### Données brutes
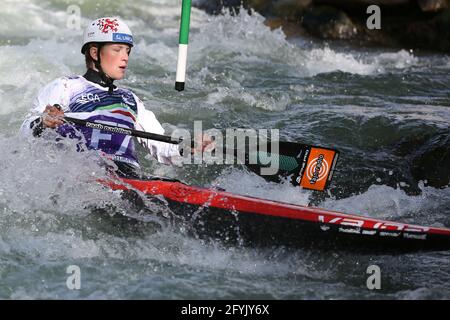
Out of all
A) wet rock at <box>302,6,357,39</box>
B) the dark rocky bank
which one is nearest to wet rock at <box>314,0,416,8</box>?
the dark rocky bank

==

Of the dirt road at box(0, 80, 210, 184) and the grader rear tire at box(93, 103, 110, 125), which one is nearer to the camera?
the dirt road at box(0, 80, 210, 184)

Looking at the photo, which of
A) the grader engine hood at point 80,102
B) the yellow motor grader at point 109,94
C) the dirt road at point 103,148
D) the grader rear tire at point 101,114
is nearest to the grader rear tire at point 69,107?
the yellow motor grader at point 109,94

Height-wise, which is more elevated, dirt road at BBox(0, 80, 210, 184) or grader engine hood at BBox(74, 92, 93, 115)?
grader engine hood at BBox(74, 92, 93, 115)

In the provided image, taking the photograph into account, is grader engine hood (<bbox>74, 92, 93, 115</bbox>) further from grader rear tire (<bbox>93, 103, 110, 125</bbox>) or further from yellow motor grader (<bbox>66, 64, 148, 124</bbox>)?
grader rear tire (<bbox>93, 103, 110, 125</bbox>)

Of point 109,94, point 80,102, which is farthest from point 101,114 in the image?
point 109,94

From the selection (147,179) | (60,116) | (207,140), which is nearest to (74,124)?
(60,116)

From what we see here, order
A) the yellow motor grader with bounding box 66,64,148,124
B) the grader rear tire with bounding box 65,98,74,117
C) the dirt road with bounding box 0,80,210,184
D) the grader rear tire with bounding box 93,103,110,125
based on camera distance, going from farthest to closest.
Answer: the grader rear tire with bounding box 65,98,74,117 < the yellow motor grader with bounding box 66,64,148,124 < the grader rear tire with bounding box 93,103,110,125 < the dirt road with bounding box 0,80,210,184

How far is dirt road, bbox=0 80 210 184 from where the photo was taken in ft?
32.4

### Tâche à faire
Combien de lignes de la liste ci-dessus contiennent le mot « camera », en tenant compte des majuscules et des minuscules ? Donnez uniquement le nombre.

### Réponse attendue
2